Expert Identifies $16bn Investment Opportunity to Reverse Nigeria’s Electricity Deficit

Peter Uzoho

With about 82 million Nigerians living without access to electricity, a renowned oil and gas investor and Executive Chairman of AA Holdings Limited, Mr. Austin Avuru has stated that the gap presents about $10 billion to $16 billion business opportunity for local and international investors to reverse the trend.

Avuru stated this during an industry event in Lagos where he moderated a session that centered around Africa’s energy deficit, resources, refining capacity, energy security and energy transition and the need for swift actions by all relevant stakeholders across the industry.

“Coming down now specifically to Nigeria, 82 million of us have no access to electricity; 45 million of this 82 million cannot even afford it, even if we had it.
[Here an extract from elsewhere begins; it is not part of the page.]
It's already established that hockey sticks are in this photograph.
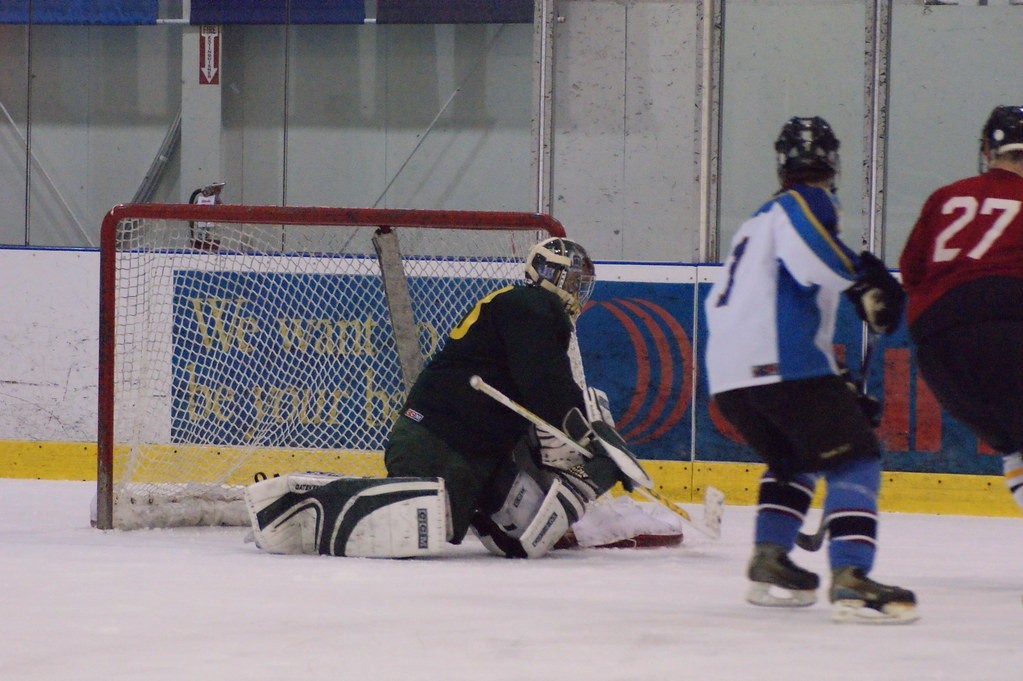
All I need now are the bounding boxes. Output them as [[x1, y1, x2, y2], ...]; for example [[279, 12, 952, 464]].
[[468, 374, 726, 542], [794, 333, 881, 553]]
This lack of access to electricity is giving rise to $10 to 16 billion opportunity to reverse this trend,” he stated.

Avuru noted that the lack of access to clean cooking represents a $2 billion to $3 billion investment opportunity, saying the country has to entrench clean cooking to Liquefied Petroleum Gas (LPG) and Compressed Natural Gas (CNG) among others in order to change the current trajectory.
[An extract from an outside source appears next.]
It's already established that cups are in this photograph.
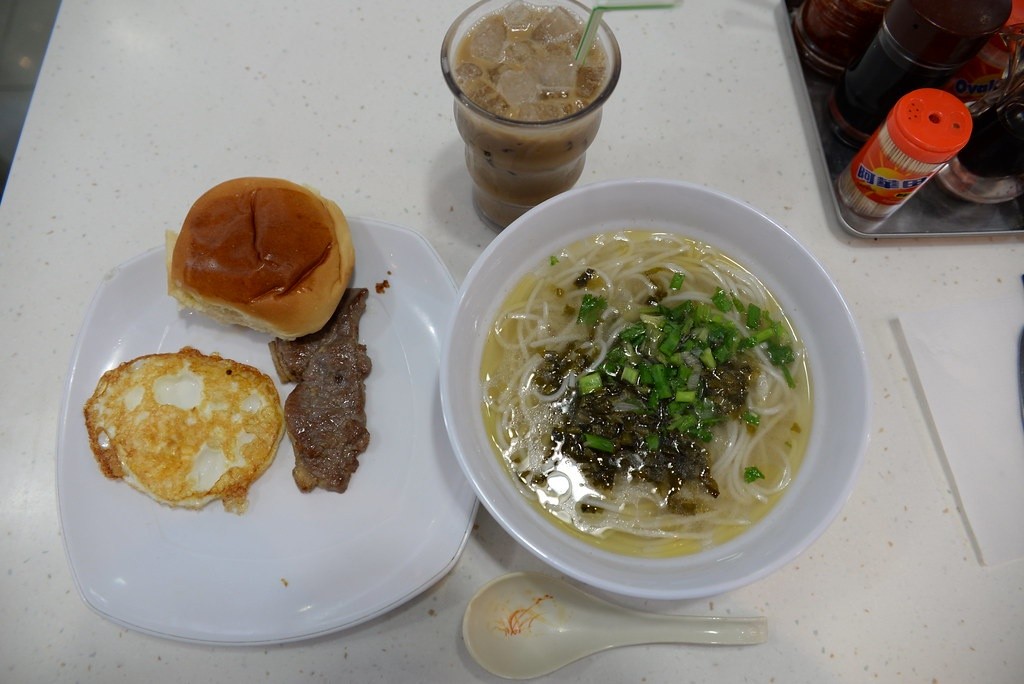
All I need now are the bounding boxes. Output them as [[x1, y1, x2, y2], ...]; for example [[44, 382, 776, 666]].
[[441, 0, 621, 229], [822, 0, 1013, 152], [793, 0, 892, 80]]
On the continental level, however, he mentioned that over 640 million Africans have no access to energy and that worse still, even those who have access to energy could not afford even if it was available.

He explained that 600 million Africans do not have access to electricity, stressing that the sordid side of this is that it represents a $100 billion opportunity for service providers and entrepreneurs across Africa.
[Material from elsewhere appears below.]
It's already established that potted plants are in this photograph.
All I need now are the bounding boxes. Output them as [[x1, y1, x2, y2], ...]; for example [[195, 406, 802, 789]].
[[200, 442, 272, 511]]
“It’s the same story for clean cooking. About 920 million Africans have no access to clean cooking. 680 million of this figure, even if they had it, cannot afford clean cooking. Again, to solve this problem represents $9 billion to $12 billion opportunity,” Avuru stated.

On gas reserve situation, the investor said Africa has a little under 600 trillion cubic feet (tcf) of gas but  produces a little over 24 billion cubic feet per day (bcf/d) and consumes about 13.5 billion cubic feet per day (13.5bcf).

For oil, he said about 118 billion barrels of oil reserves is present across the entire Africa while the continent produces 6.1 million barrels daily (bpd) and consumes just 4 million barrels daily.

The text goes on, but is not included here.